▶ [Objective] Write out the records without alteration, beginning at their first line and stopping after the line that contains "Image attached. Find".

══ Stored data

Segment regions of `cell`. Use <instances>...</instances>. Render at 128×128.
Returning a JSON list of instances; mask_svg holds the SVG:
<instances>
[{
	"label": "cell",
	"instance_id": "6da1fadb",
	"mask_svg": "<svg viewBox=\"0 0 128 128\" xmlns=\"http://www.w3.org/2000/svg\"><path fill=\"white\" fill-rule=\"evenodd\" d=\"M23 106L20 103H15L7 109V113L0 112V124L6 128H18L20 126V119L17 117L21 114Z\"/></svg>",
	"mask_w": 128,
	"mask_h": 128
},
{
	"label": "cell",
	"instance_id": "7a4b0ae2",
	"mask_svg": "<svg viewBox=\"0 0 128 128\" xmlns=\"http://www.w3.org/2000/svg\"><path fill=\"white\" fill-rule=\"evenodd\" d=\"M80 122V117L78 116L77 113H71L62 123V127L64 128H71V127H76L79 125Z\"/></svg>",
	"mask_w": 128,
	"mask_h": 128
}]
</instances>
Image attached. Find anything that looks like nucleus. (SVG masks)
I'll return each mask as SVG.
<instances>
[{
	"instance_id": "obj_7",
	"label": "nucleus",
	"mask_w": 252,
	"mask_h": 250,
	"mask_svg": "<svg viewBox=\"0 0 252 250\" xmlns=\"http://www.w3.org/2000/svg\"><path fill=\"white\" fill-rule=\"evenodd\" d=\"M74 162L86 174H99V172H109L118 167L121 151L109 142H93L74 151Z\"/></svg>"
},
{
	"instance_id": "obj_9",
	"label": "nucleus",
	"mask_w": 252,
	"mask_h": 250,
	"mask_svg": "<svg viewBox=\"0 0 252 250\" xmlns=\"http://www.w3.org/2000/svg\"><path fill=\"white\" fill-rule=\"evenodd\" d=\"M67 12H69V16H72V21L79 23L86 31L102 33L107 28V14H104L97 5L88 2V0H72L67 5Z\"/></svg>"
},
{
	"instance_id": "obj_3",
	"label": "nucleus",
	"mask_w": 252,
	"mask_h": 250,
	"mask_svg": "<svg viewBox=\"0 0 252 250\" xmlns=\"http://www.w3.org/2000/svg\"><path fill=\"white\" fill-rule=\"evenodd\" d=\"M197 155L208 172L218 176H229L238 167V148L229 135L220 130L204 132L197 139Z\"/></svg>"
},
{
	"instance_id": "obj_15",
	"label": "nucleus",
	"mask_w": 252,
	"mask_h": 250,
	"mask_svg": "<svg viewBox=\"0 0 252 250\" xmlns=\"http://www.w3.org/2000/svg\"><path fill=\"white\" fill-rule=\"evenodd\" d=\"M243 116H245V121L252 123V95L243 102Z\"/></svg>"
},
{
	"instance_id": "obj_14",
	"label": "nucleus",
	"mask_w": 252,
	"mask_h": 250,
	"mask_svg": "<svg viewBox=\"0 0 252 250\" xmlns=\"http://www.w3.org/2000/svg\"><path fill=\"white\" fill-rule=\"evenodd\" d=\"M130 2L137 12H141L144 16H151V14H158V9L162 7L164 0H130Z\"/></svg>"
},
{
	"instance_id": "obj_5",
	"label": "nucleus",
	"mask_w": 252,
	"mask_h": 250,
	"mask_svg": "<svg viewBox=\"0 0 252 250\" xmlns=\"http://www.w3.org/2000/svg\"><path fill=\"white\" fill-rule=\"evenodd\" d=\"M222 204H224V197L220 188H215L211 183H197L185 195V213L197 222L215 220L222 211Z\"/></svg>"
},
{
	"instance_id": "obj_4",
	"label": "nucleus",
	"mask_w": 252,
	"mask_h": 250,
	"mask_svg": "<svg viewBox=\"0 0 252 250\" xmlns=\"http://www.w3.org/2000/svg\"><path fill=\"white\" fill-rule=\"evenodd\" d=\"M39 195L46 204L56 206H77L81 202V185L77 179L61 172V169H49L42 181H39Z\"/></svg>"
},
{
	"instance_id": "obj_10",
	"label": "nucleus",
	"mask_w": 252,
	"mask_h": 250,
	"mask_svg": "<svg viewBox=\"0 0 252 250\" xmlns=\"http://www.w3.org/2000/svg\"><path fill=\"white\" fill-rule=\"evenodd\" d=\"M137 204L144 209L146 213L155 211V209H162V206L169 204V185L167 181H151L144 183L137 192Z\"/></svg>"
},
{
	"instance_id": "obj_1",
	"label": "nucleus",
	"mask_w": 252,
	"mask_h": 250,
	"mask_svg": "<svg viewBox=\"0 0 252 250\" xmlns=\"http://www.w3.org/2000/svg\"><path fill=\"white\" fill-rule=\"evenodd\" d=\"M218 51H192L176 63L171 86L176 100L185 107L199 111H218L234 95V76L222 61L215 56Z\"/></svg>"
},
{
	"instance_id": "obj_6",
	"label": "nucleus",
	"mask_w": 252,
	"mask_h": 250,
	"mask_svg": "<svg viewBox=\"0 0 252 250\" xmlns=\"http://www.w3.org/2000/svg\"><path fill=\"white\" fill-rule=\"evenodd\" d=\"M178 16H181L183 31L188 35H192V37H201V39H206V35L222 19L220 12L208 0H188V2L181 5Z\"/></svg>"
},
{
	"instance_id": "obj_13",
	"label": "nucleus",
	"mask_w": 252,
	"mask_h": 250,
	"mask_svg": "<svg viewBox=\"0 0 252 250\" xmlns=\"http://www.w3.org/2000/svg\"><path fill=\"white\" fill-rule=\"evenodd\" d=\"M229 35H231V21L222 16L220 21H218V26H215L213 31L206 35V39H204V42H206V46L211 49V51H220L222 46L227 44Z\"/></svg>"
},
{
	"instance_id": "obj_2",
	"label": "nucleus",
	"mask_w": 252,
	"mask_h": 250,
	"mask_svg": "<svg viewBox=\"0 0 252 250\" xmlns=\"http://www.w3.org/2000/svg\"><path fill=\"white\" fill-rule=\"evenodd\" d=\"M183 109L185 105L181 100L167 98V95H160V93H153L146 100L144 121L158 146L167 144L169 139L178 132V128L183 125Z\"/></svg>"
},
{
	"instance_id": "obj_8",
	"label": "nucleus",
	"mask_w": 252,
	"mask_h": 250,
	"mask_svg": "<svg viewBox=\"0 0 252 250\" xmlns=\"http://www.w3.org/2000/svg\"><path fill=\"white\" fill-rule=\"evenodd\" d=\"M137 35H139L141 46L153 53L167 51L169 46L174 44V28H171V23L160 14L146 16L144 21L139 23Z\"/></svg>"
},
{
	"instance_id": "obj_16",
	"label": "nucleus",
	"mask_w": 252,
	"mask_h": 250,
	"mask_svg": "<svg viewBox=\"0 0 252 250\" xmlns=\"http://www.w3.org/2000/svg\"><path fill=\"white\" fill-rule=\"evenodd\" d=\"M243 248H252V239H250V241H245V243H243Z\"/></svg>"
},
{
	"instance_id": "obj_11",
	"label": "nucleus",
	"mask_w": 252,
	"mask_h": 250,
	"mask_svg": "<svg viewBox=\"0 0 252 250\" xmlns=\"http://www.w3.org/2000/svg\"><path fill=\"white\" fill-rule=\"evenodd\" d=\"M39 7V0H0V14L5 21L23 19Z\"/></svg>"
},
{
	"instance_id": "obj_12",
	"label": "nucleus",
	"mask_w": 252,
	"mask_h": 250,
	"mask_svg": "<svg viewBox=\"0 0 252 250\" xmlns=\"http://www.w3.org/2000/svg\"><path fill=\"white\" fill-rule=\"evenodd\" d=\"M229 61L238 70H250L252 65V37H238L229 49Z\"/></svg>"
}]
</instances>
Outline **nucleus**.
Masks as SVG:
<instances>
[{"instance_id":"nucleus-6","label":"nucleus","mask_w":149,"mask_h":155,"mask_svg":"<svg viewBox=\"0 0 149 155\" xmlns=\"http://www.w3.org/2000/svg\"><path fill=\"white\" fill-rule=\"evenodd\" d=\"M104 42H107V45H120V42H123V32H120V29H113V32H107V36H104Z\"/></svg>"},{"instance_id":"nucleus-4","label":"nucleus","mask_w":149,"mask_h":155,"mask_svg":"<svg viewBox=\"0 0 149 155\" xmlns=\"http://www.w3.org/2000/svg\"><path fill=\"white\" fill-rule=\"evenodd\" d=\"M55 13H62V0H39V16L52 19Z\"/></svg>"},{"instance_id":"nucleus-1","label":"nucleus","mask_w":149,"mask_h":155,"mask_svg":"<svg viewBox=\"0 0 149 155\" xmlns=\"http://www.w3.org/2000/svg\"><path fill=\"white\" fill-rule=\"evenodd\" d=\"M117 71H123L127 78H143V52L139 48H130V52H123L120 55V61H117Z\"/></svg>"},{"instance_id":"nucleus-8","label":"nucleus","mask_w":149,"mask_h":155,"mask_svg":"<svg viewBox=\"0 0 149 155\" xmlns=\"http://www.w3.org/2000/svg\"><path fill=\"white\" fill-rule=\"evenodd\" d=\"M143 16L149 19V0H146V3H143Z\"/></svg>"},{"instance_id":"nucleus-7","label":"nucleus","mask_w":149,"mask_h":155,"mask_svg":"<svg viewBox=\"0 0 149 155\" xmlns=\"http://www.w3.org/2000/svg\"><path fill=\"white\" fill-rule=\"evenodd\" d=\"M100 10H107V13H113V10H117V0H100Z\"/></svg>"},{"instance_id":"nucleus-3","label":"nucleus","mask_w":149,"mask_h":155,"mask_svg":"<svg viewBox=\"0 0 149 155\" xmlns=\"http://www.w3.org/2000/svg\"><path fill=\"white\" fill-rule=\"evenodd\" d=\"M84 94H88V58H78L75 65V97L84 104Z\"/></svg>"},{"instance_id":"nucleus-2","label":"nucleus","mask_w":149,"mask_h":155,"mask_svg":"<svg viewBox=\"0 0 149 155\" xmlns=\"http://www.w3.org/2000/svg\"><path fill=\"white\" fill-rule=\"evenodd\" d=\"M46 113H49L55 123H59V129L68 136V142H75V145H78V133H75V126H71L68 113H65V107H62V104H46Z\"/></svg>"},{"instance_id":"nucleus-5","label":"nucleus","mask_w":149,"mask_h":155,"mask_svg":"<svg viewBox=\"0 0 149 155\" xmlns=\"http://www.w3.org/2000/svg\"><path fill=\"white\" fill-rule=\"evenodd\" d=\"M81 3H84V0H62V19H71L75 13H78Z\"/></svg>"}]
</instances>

════

▶ [Solution]
Segment regions of `cell`. Use <instances>...</instances>. Render at 128×128.
Returning a JSON list of instances; mask_svg holds the SVG:
<instances>
[{
	"label": "cell",
	"instance_id": "6da1fadb",
	"mask_svg": "<svg viewBox=\"0 0 128 128\" xmlns=\"http://www.w3.org/2000/svg\"><path fill=\"white\" fill-rule=\"evenodd\" d=\"M23 106L20 103H15L7 109V113L0 112V124L6 128H18L20 126V119L17 117L21 114Z\"/></svg>",
	"mask_w": 128,
	"mask_h": 128
},
{
	"label": "cell",
	"instance_id": "7a4b0ae2",
	"mask_svg": "<svg viewBox=\"0 0 128 128\" xmlns=\"http://www.w3.org/2000/svg\"><path fill=\"white\" fill-rule=\"evenodd\" d=\"M80 122V117L78 116L77 113H71L62 123V127L64 128H71V127H76L79 125Z\"/></svg>",
	"mask_w": 128,
	"mask_h": 128
}]
</instances>
Image attached. Find anything that looks like nucleus. (SVG masks)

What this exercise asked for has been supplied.